Located in the Caribbean Sea, the Federation of Saint Christopher and Nevis (better known as “St. Kitts and Nevis”) faces the same problem as many other island tourism destinations: they are dependent upon agricultural imports to eat. Seeking to address the problem, Taiwan’s technical mission to the islands began implementing its “Vegetable, Fruit and Upland Crop Quality and Safety Improvement Project” in 2014. Among the project’s achievements has been implementing Taiwan’s system for the safety testing and labeling of the fruits and vegetables grown on the islands. Chen Tong­yun, a graduate of the Department of Soil and Environmental Sciences at National Chung ­Hsing University, is a member of the current TYOS class assigned to St. Kitts and Nevis.

His function there has been to help the technical mission test fields at nearly 400 locations. Chen is also ­analyzing soil fertility with reference to Taiwan’s standards for the application of fertilizers, and using this data to create a GIS map aimed at facilitating the development of cultivation plans suited to the local farmland.

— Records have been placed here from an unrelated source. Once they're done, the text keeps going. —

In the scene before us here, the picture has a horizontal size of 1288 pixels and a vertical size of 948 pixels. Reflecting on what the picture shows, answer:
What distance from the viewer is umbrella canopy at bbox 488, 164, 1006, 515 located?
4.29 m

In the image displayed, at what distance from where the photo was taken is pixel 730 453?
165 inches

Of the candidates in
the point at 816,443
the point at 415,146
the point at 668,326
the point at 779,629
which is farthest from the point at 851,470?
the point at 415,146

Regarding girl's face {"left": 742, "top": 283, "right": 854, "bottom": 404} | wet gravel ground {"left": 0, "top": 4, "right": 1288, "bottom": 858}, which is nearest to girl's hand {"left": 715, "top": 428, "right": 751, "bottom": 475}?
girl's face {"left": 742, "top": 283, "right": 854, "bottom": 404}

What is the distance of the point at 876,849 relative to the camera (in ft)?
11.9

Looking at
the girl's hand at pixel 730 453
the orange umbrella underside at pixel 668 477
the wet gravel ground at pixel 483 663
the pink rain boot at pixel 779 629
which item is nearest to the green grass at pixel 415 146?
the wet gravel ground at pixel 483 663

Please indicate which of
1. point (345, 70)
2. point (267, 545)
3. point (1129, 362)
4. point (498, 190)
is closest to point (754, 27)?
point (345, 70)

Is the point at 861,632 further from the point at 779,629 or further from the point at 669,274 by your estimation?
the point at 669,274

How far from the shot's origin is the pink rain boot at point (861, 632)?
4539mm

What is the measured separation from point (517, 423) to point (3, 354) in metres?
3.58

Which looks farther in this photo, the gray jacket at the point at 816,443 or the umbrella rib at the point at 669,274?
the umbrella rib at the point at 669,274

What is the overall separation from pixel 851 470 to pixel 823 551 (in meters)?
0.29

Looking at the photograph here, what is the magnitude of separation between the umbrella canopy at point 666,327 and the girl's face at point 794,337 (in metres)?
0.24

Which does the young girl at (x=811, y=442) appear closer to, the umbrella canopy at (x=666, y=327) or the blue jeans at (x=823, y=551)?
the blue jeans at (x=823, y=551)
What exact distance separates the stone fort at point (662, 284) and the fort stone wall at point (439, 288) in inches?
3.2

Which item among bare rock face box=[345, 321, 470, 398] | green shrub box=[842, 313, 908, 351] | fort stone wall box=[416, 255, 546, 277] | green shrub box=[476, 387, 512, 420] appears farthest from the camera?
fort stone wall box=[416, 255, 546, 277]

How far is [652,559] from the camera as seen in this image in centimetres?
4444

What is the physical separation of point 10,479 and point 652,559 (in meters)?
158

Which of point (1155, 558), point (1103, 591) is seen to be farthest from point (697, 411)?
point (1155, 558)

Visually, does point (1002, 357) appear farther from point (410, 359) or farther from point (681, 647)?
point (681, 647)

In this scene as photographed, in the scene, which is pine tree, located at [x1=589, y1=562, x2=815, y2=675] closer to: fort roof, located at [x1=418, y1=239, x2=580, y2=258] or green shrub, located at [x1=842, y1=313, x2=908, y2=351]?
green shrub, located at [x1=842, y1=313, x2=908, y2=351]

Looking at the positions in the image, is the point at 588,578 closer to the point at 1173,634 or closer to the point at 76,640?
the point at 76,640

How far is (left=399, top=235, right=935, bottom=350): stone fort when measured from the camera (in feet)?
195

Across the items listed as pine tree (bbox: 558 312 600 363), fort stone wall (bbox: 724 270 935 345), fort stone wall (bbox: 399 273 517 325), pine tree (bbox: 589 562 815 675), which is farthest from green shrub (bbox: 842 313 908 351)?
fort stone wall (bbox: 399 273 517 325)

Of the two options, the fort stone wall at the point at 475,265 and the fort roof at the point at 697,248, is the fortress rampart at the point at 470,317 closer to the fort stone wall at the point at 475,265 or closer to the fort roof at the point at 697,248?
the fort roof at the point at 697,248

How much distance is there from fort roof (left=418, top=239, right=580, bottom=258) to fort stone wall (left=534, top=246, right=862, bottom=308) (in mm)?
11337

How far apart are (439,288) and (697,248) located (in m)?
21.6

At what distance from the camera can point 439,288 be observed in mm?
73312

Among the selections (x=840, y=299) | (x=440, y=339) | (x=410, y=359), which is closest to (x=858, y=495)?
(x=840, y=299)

As a tourist destination, St. Kitts and Nevis attracts visitors from all over the world. Chen says that the daily conflicts between cultures have been a source of great inspiration for the poetry that he likes to write. In fact, he’s written more than 100 poems since his arrival, addressing topics as diverse as the venting of feelings, local scenery, and even the history of slavery in the Carib­bean. Once he returns to Taiwan, he plans to publish his poems and sketches in an illustrated volume that will document his wonderful time overseas.

After more than ten months stationed abroad, these young people have added a brilliant new chapter to their lives, one that has allowed them to apply and build on what they learned in school, and to gain a much broader international perspective.